:: Data supplied

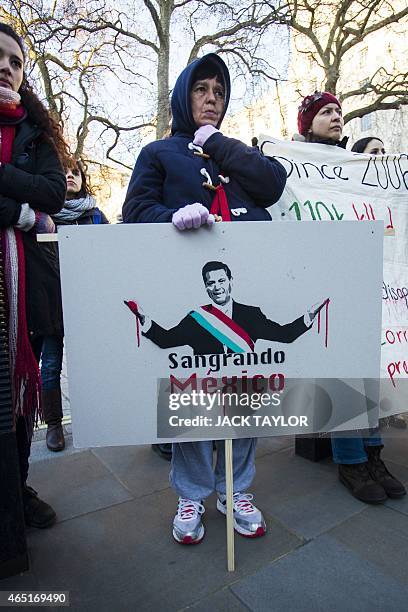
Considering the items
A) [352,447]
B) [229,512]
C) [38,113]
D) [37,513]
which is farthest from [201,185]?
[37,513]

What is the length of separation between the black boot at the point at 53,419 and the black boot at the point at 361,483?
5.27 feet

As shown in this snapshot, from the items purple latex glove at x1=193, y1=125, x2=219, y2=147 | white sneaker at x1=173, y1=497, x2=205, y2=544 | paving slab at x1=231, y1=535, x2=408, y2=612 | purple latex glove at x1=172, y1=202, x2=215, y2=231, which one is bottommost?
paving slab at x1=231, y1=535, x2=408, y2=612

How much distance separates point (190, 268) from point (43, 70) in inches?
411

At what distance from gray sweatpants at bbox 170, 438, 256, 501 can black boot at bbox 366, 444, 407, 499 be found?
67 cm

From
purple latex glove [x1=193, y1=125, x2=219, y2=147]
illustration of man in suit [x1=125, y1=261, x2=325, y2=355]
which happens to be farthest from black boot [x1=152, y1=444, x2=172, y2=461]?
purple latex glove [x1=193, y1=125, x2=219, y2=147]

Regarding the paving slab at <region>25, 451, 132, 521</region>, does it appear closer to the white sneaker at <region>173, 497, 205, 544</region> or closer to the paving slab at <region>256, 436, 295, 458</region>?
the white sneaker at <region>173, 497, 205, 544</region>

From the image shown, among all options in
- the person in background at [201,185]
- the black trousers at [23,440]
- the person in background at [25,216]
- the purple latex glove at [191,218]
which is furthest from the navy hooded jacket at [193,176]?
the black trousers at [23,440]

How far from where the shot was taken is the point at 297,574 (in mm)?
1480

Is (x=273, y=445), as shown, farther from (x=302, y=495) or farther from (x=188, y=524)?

::::

Can you copy out, word for word, everything from the line containing "From the image shown, among all options in" through the end of the items, including both of those ends?

Solution to this problem:
From the image shown, among all options in
- the person in background at [201,185]
- the black trousers at [23,440]
- the person in background at [25,216]
- the purple latex glove at [191,218]
which is furthest from the navy hooded jacket at [193,176]?
the black trousers at [23,440]

How far from where the shot was taken is the point at 297,574 (in mm)?
1480

Is (x=273, y=445), as shown, farther from (x=302, y=495) or farther from (x=188, y=524)?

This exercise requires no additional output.